:: CONSEGNA SCRITTA A ::
Ricopia dal brano sui conflitti generazionali in azienda il tratto che va da "I Baby boomers, nati" fino a "gruppo, ottimi team-players.".
:: CONSEGNA SCRITTA B ::
Elenca tutte le generazioni di lavoratori che il brano sui conflitti generazionali in azienda nomina.

:: BRANO SELEZIONATO ::
+++

I datori di lavoro si sono convinti che siamo agli inizi di un periodo di crisi e che bisogna procurarsi i migliori talenti a tutti i costi. Inoltre, nei paesi più ricchi, dato che i lavoratori anziani vanno in pensione sempre più tardi, i dirigenti hanno un maggiore range di età da amministrare.
Quindi le aziende cercano di essere più meritocratiche, con le promozioni, ma i dipendenti più anziani potrebbero essere scoraggiati da fatto che i loro anni di servizio non garantiscano più un progresso di carriera e man mano che le conoscenze digitali diventano più importanti i giovani lavoratori gli sfreccino davanti.
Srotolare il tappeto rosso davanti alla generazione Y (i nati negli anni ’80) sta alimentando ovunque nelle aziende lo stesso scontro generazionale che si verifica alla Havas PR, afferma Ms Salzman: “ I Baby-boomers sono molto risentiti dalla presenza di questi ragazzi”. E la generazione X (i nati tra il 1960 e il 1980) si è stufata di essere “ ferma e bloccata nel mezzo tra i lavoratori più anziani che si rifiutano di andare in pensione e quelli più giovani che sono trattati molto meglio di come lo sono stati loro”.
I conflitti generazionali sono vecchi quanto la storia. Tuttavia, le aziende sembrano essere più preoccupate del solito su come gestire i tre gruppi di età con così diverse attitudini.
In un recente sondaggio, Ernst & Young ha chiesto ai lavoratori americani di ogni età la loro opinione su ognuna delle tre generazioni, notando evidenti differenze. Non tutte prevedibili.
I Baby boomers, nati dal 1946 alla metà degli anni 60, non perdono colpi mentre invecchiano e sono visti come stacanovisti e molto produttivi.
La classe della generazione X, che potremmo immaginarci in aperta guerra con tutti per salire nelle gerarchie aziendale, è invece vista come la migliore per lavorare in gruppo, ottimi team-players.

+++

:: DATI MOSTRATI ::
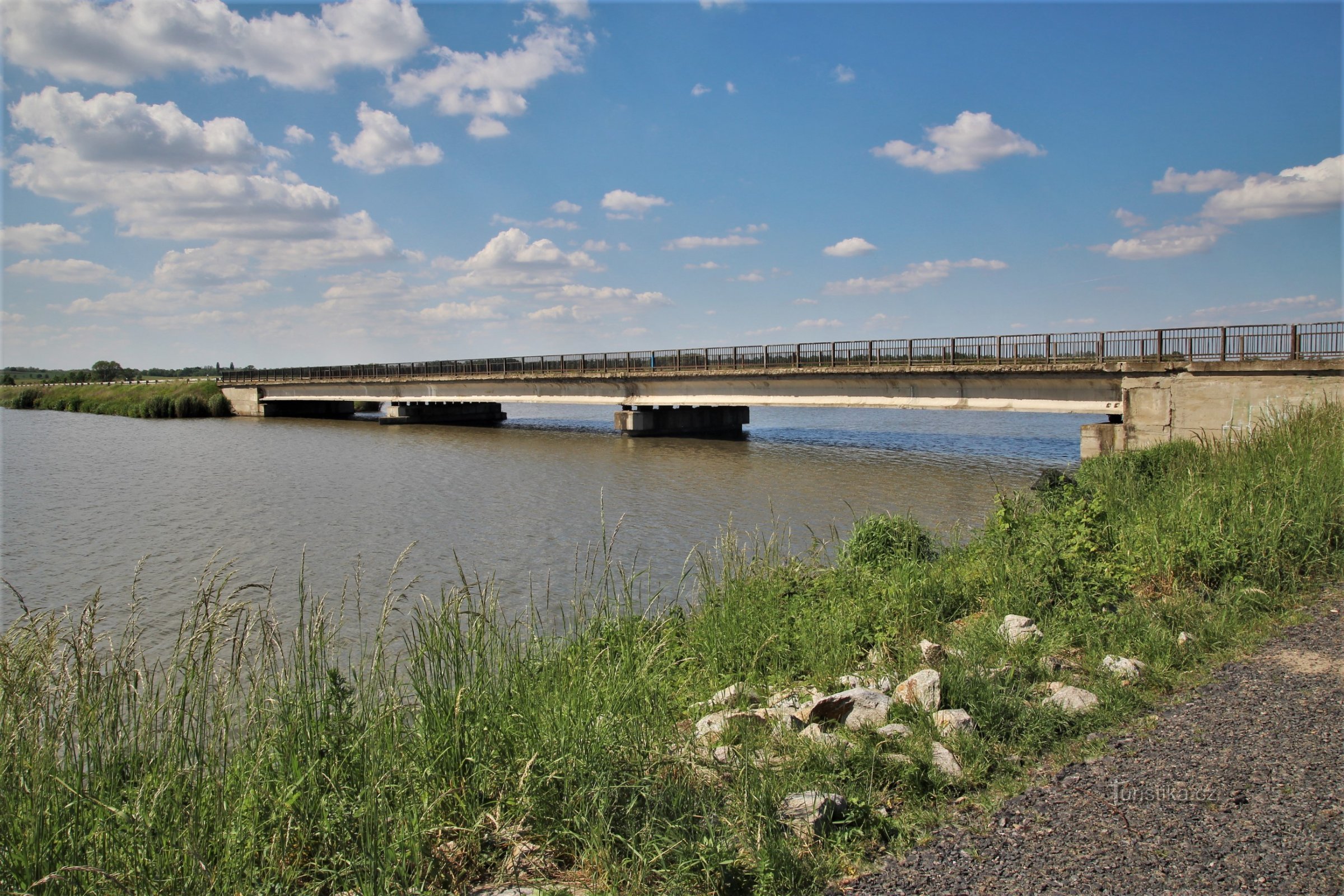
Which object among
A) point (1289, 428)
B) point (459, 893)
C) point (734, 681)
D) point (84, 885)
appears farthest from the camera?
point (1289, 428)

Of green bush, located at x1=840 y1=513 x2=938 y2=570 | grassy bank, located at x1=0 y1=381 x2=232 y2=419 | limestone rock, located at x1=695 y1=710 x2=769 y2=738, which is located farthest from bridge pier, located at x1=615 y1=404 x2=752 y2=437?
grassy bank, located at x1=0 y1=381 x2=232 y2=419

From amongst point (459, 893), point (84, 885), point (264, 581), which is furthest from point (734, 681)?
point (264, 581)

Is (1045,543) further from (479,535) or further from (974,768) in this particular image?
(479,535)

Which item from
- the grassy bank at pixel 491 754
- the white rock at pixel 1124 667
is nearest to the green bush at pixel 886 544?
the grassy bank at pixel 491 754

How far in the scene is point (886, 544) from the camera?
1184cm

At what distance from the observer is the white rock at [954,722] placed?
18.0 ft

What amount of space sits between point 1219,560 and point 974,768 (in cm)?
495

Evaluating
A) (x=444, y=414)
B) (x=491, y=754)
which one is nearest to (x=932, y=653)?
(x=491, y=754)

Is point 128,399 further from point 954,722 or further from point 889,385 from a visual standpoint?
point 954,722

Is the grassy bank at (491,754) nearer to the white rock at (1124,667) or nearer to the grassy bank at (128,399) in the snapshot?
the white rock at (1124,667)

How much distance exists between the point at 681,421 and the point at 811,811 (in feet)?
144

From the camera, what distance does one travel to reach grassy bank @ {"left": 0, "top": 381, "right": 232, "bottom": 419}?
7219 cm

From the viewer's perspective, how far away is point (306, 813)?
14.2 feet

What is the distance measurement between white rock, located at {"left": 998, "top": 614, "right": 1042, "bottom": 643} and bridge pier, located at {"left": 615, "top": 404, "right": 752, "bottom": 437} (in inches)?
1543
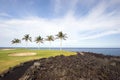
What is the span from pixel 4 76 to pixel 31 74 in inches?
164

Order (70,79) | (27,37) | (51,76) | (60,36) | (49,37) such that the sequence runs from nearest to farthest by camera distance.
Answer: (70,79)
(51,76)
(60,36)
(49,37)
(27,37)

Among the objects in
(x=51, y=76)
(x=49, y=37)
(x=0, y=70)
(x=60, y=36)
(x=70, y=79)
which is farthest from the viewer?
(x=49, y=37)

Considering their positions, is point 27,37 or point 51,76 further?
point 27,37

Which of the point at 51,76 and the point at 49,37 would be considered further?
the point at 49,37

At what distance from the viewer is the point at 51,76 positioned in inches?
832

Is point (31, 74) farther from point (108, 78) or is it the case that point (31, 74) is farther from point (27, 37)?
point (27, 37)

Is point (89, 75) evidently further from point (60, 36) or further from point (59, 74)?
point (60, 36)

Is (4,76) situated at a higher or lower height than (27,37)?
lower

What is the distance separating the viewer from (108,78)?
21203mm

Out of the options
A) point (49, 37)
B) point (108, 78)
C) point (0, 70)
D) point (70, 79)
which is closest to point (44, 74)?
point (70, 79)

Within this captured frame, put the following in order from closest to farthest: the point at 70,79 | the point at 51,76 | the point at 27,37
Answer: the point at 70,79, the point at 51,76, the point at 27,37

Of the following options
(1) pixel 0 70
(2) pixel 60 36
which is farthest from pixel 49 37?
(1) pixel 0 70

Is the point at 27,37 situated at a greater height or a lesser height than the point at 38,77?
greater

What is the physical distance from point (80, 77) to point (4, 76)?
11868 mm
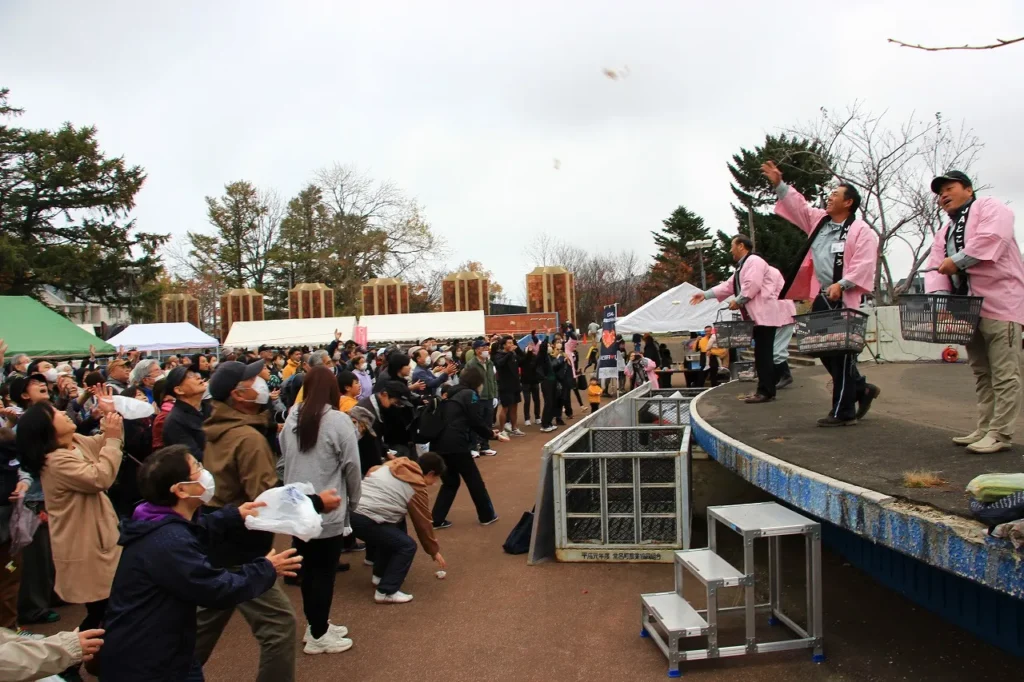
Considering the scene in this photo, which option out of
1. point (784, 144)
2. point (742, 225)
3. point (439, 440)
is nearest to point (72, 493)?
point (439, 440)

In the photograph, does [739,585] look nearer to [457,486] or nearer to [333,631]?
[333,631]

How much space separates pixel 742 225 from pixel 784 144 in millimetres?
11358

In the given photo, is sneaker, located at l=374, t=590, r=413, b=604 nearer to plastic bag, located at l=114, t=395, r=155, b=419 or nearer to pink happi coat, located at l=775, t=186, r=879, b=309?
plastic bag, located at l=114, t=395, r=155, b=419

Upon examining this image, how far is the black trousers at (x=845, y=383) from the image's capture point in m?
5.31

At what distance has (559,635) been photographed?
5.18 m

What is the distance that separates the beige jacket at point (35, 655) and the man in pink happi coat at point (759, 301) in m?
6.16

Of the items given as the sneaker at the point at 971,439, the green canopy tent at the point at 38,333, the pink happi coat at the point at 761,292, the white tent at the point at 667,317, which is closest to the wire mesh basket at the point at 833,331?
the sneaker at the point at 971,439

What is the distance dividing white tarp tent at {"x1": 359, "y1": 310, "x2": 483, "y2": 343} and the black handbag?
94.9ft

+++

:: RISULTATO CORRETTO A ::
I Baby boomers, nati dal 1946 alla metà degli anni 60, non perdono colpi mentre invecchiano e sono visti come stacanovisti e molto produttivi.
La classe della generazione X, che potremmo immaginarci in aperta guerra con tutti per salire nelle gerarchie aziendale, è invece vista come la migliore per lavorare in gruppo, ottimi team-players.

:: RISULTATO CORRETTO B ::
- Generazione Y
- Baby boomers
- Generazione X